— START OF Supplied data —

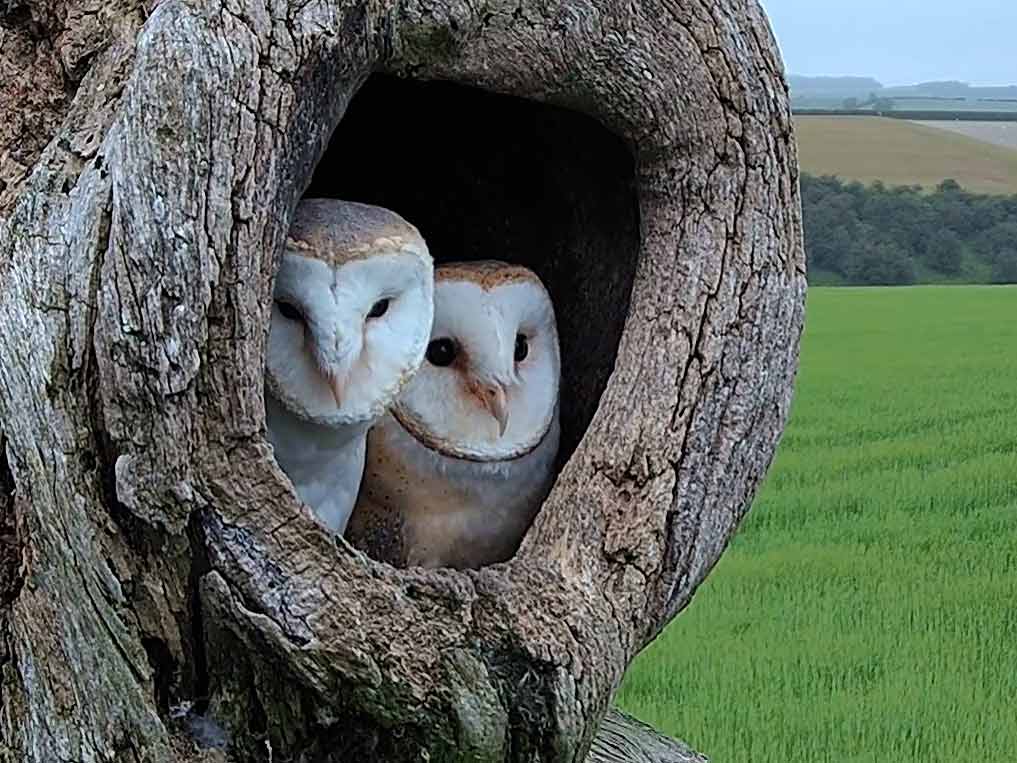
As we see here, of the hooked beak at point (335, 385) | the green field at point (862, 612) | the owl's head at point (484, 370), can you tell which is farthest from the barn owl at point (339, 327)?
the green field at point (862, 612)

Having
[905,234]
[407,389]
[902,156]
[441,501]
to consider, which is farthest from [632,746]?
[902,156]

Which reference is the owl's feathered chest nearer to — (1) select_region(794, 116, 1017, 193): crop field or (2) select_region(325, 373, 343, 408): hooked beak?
(2) select_region(325, 373, 343, 408): hooked beak

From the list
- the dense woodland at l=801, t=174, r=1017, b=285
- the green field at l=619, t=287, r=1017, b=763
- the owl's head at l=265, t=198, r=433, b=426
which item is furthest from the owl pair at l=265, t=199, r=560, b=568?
the dense woodland at l=801, t=174, r=1017, b=285

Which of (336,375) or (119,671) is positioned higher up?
(336,375)

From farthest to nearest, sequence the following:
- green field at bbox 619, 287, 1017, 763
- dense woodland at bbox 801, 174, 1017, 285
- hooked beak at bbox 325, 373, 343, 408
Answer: dense woodland at bbox 801, 174, 1017, 285 → green field at bbox 619, 287, 1017, 763 → hooked beak at bbox 325, 373, 343, 408

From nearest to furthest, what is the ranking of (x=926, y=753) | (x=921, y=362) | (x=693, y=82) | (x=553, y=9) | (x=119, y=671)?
(x=119, y=671) < (x=553, y=9) < (x=693, y=82) < (x=926, y=753) < (x=921, y=362)

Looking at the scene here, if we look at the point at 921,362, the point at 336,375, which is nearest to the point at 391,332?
the point at 336,375

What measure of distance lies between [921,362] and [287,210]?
5.96 meters

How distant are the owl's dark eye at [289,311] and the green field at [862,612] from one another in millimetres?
1629

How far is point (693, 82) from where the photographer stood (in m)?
1.38

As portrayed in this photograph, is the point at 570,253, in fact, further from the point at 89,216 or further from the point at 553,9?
the point at 89,216

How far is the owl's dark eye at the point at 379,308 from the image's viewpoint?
1.17 metres

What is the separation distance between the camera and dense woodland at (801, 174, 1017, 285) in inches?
244

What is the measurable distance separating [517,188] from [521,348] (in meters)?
0.27
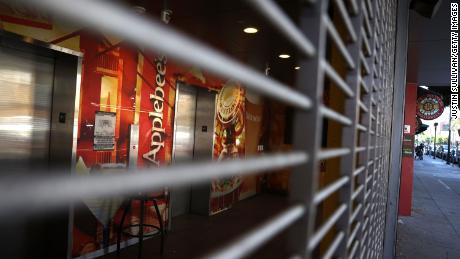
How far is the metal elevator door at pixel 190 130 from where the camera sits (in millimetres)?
5059

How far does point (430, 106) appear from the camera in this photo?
355 inches

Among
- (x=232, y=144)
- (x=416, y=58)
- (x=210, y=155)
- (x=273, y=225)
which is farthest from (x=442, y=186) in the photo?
(x=273, y=225)

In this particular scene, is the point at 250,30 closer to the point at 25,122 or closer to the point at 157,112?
the point at 157,112

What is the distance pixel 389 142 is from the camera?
2.91 meters

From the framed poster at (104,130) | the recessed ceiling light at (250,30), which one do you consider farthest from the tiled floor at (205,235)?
the recessed ceiling light at (250,30)

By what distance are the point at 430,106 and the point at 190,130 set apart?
6.79 m

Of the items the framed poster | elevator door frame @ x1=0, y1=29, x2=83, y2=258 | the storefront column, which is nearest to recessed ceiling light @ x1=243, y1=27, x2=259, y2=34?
the framed poster

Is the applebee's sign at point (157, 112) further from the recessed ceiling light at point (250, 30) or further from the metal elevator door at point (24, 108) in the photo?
the metal elevator door at point (24, 108)

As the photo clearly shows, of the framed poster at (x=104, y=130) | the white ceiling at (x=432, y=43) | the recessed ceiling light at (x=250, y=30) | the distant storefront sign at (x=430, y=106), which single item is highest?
the white ceiling at (x=432, y=43)

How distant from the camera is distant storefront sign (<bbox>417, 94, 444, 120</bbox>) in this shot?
8784 mm

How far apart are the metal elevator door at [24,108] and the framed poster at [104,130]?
1.43 feet

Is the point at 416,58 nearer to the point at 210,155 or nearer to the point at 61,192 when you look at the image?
the point at 210,155

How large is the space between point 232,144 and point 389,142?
3.78m

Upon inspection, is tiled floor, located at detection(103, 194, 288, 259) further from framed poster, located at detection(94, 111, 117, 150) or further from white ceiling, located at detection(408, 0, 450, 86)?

— END OF Supplied data —

■ **Direction**
Copy out, word for word, the lines of the material from the one containing "Of the items" through the last line of the material, both ends included.

■ **The result**
Of the items the framed poster | elevator door frame @ x1=0, y1=29, x2=83, y2=258 | the storefront column, which is nearest to recessed ceiling light @ x1=243, y1=27, x2=259, y2=34?
the framed poster

Is the applebee's sign at point (157, 112) further from the recessed ceiling light at point (250, 30) or further from the metal elevator door at point (24, 108) in the photo?
the metal elevator door at point (24, 108)

As the photo clearly shows, of the framed poster at (x=104, y=130) | the white ceiling at (x=432, y=43) | the recessed ceiling light at (x=250, y=30) | the distant storefront sign at (x=430, y=106), which single item is highest?
the white ceiling at (x=432, y=43)

How distant from the camera is distant storefront sign (<bbox>417, 94, 444, 120</bbox>) in this shot?
8784 mm

How far apart are the metal elevator door at [24,108] and the framed poster at [104,130]?
1.43 feet

Is the point at 416,58 nearer to the point at 210,155 or nearer to the point at 61,192 when you look at the image?
the point at 210,155

How large is the space between point 232,144 and point 389,142?
3.78m

Upon inspection, is tiled floor, located at detection(103, 194, 288, 259) further from framed poster, located at detection(94, 111, 117, 150) or further from white ceiling, located at detection(408, 0, 450, 86)?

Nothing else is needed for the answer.